Pretty sure the machines were usually shipped in "turbo" configuration.
> Was it because some applications were clock dependant?
Lots.
The original PC CPU (8088?) ran at 4.7MHz or something. Lots of early games (not only games but that was very obvious for them) were developed with a "fixed hardware" mindset and would rely on busy loop and CPU clock for the "game clock". So when you got a faster CPU the entire game would speed up.
Things got funky on an 8MHz 268 and outright screwy on a 386 or 486 (whose latter models reached 100MHz).
One of the crimes propagated from that issue was, Intel deliberately crippled the data-move instruction because folks who shipped lots of software (OK Microsoft) used it for timing.

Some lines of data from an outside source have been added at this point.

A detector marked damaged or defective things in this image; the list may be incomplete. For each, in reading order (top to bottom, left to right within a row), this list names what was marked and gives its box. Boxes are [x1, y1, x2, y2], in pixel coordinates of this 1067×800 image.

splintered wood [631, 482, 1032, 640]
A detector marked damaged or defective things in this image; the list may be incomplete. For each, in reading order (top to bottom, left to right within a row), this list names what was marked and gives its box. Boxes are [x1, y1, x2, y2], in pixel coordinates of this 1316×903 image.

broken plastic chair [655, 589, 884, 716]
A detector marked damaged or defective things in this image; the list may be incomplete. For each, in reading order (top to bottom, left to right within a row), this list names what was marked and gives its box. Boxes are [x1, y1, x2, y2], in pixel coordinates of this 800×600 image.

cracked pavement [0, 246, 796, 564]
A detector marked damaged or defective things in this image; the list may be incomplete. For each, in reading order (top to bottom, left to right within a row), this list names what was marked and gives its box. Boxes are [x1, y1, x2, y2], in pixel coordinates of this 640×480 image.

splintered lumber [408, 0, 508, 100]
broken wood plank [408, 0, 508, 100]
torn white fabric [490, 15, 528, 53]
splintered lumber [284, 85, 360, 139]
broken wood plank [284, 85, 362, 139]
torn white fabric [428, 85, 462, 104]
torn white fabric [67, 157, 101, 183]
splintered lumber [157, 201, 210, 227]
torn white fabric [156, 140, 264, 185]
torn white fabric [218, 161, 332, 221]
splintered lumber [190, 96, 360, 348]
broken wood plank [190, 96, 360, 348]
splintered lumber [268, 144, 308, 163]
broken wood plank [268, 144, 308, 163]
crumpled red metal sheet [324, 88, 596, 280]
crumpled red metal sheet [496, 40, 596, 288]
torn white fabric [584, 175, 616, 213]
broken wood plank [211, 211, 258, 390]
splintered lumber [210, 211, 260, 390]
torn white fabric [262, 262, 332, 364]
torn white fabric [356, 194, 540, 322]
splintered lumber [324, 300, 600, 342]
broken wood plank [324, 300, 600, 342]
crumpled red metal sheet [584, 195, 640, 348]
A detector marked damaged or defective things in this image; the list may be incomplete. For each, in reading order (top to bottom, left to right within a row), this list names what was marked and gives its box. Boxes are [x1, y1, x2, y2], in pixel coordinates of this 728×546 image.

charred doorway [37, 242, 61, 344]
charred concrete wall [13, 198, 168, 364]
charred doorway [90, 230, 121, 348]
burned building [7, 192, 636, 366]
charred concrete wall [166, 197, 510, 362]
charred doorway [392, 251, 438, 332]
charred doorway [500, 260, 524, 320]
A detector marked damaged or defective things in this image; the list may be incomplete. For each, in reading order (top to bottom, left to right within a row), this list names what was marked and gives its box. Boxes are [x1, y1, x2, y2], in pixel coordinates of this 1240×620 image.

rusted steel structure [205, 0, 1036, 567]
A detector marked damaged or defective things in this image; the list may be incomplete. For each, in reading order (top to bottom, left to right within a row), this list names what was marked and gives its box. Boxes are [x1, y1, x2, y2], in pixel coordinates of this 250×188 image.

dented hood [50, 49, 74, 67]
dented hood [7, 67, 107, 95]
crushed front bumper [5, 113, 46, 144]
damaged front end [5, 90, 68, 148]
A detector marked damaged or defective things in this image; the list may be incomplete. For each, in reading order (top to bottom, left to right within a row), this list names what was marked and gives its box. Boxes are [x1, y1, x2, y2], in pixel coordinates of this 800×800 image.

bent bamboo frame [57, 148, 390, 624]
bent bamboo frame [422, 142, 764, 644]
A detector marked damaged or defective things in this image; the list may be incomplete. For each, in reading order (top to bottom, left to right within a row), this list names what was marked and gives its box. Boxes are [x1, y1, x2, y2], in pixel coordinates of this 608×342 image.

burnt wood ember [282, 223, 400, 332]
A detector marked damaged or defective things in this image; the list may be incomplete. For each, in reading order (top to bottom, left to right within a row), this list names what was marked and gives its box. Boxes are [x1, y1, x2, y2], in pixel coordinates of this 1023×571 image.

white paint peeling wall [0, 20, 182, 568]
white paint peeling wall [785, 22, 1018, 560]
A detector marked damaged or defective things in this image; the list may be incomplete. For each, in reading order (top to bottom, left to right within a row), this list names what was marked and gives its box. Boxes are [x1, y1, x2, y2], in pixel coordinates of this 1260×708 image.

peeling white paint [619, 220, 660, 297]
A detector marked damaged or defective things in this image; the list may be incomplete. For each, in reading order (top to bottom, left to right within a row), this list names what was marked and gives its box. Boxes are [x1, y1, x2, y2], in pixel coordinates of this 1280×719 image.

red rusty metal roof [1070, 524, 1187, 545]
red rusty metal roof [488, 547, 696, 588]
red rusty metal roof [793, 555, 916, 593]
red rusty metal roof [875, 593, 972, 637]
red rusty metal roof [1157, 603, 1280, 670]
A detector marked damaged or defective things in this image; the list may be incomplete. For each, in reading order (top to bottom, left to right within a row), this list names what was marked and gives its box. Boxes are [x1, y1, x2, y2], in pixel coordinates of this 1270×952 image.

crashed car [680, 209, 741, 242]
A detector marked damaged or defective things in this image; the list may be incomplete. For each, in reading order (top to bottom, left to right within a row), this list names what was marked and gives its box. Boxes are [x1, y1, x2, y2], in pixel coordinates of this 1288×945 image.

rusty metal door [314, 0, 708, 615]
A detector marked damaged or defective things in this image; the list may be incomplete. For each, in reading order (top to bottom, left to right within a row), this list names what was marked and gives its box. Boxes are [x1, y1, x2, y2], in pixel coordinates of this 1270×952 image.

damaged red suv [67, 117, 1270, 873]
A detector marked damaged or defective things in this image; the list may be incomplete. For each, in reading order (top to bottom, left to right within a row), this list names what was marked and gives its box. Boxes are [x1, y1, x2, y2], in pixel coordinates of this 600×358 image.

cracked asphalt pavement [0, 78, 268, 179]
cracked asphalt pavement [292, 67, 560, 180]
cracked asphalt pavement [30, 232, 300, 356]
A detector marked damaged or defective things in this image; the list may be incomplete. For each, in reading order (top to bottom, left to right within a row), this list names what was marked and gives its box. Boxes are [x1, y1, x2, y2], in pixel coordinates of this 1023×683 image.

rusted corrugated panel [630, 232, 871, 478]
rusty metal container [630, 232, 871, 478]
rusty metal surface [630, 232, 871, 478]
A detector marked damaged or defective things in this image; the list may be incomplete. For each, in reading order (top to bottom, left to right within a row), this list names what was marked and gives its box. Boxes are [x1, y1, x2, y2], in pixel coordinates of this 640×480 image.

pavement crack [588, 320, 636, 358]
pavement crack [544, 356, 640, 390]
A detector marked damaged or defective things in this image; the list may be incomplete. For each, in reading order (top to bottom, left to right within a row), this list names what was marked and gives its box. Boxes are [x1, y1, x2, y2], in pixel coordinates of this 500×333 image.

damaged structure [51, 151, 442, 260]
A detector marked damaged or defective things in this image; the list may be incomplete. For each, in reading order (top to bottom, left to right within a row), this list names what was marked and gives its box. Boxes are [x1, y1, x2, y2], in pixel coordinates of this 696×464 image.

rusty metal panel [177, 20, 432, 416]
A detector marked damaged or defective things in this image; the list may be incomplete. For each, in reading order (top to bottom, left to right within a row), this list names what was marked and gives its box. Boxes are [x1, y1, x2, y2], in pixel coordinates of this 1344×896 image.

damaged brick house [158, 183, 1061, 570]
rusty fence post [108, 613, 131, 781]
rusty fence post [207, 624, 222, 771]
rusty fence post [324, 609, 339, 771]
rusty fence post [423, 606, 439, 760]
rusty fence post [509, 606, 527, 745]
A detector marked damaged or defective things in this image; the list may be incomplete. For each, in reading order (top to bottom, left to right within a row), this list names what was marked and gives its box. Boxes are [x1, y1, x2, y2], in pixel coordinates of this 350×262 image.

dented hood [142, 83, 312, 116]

So as CPUs increased by an order of magnitude, the one-byte ultra-fast data move opcodes become the slowest way to move data. A crime against humanity.
For this reason I'd asked Intel (as a senior programmer at one of Intel's largest CPU chip consumers) for a fixed-rate timer register when they made the 386 e.g. 1MHz free-running counter regardless of CPU speed. While they did implement other requested features (breakpoint registers) somebody screwed up the timer feature and made it full-clock-speed and accessible only thru a privileged instruction. Thus useless for applications.
It depends on the main board jumper if the clockrate was set to high on open then it slowed it down if not then it increased the speed when the turbo switch was enabled (closed).
It basically gave you anywhere from 50% to 100% increase in CPU speed at the time.
That said for most people it would probably have done nothing since the turbo button was available on cases till the mid 90’s where it did nothing and often wasn’t even connected.
I had one on my MMX pentium PC but it did absolutely squat.